Genome-Wide Association Studies

Genome-wide association studies (GWAS) test millions of common variants for statistical association with a trait or disease across cohorts of unrelated individuals. The methodology that began as straightforward marginal regression on SNP genotypes has expanded along four axes: variant scope (moving beyond common SNPs to tandem repeats, structural variants, and rare variants that mainstream array-based GWAS misses), phenotype scope (replacing case/control labels with high-dimensional cellular or imaging-derived phenotypes), time-aware modelling (handling diseases that are characterised by an age of onset rather than a binary status), and transferability across ancestry (asking whether a score calibrated in one population retains meaning in another). Modern GWAS papers tend to advance one axis sharply rather than incrementally improving the classical recipe.

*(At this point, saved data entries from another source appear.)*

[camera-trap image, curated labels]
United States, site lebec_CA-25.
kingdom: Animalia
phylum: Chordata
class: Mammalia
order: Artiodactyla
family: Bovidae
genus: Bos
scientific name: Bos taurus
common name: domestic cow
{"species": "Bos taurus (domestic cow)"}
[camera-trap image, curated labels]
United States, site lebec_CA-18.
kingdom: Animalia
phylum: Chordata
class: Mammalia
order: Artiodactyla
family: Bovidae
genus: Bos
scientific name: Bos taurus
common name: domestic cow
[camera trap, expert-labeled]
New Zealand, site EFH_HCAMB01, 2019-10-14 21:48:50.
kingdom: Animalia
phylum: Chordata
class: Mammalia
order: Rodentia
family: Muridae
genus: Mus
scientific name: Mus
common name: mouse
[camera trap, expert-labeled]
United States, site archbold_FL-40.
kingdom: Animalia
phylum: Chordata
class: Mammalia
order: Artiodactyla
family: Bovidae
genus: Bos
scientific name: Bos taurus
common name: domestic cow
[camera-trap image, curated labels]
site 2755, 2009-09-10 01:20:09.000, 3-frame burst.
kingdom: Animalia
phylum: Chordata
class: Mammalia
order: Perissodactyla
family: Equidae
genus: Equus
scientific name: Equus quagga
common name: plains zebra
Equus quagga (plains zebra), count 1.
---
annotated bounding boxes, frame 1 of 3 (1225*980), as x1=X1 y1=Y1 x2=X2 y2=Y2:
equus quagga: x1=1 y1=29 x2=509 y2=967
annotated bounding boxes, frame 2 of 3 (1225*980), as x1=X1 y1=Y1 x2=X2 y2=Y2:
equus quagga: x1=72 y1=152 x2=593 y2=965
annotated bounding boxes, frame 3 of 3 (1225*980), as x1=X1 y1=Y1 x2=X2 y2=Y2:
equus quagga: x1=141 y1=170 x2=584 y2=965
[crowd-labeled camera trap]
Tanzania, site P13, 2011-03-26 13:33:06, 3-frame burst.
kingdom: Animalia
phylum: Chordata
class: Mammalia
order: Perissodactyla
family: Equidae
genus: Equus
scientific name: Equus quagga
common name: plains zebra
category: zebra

Widening the variant scope

Array-based GWAS systematically misses repeat-region variation because short reads cannot resolve tandem repeat length and arrays do not interrogate it. Ziaei Jam et al. (2023) build a deep population reference panel of tandem repeat variation from long-read and high-coverage short-read data, producing a haplotype-resolved catalogue of tandem-repeat alleles that downstream GWAS can impute into existing cohorts. The methodological move — produce a population-scale reference for the variant class your study cannot directly genotype, then impute — is the same pattern that put SNP-GWAS on the map twenty years ago, applied to a class of variants known to drive several neurological diseases that classical GWAS has historically under-explained. Benegas et al. (2023) attack a complementary problem: which variants matter functionally? Their DNA language models are trained self-supervised on reference genomes and used to score each variant’s predicted effect on its sequence context; the scores correlate with experimentally measured variant effects and with disease-association signals from independent GWAS. The methodology unbinds variant-effect prediction from explicit annotation — the model has not been told where exons or transcription factor binding sites are — and yields a single score that can be combined with GWAS summary statistics as a prior.

Better phenotypes and better time models

A GWAS is only as good as the phenotype on the other side of the regression. Tegtmeyer et al. (2024) demonstrate high-dimensional phenotyping of cellular morphology in induced pluripotent stem cells: a Cell Painting-style imaging pipeline produces thousands of morphological features per cell line, and GWAS is run on those features instead of a single trait. The result is a map from genetic variants to cellular phenotypes that bypass the noisy intermediate of clinical labels. Pedersen et al. (2023) work the other end of the phenotype problem with ADuLT, an efficient time-to-event GWAS framework: when the phenotype is “age of onset of disease X”, treating it as a binary case/control loses statistical power and biases effect estimates toward early-onset cases. ADuLT fits a liability-threshold model with explicit time-to-event structure, runs at genome-wide scale, and recovers loci that case/control GWAS misses on the same data.

Cross-ancestry transfer and tissue-specific regulation

Polygenic scores built on European-ancestry cohorts often underperform when transferred to other ancestries, and the gap is large enough to matter clinically. Kurniansyah et al. (2023) evaluate blood-pressure polygenic risk scores across race/ethnic background groups using harmonised data from multiple cohorts and quantify how much of the gap is explained by allele-frequency differences, by ancestry-specific linkage patterns, and by residual environmental confounding. The methodological lesson is sharp: a score’s portability cannot be inferred from its training-set accuracy and must be evaluated in the population it will be deployed in. Shang et al. (2023) address an adjacent gap on the regulatory side, building a high-resolution meQTL map in African Americans through the GENOA study. Their map connects genetic variants to DNA-methylation levels in a non-European cohort and exposes regulatory architectures that European-derived references missed entirely. Open methodological questions cluster around the same axes: how should GWAS infrastructure ingest variant classes (tandem repeats, structural variants, rare variants) that don’t fit the SNP-array model, can self-supervised sequence models replace bespoke functional annotations as the default variant-prior, do time-aware and high-dimensional-phenotype frameworks compose, and what is the right benchmark for the equity of a polygenic score across populations rather than its accuracy in one?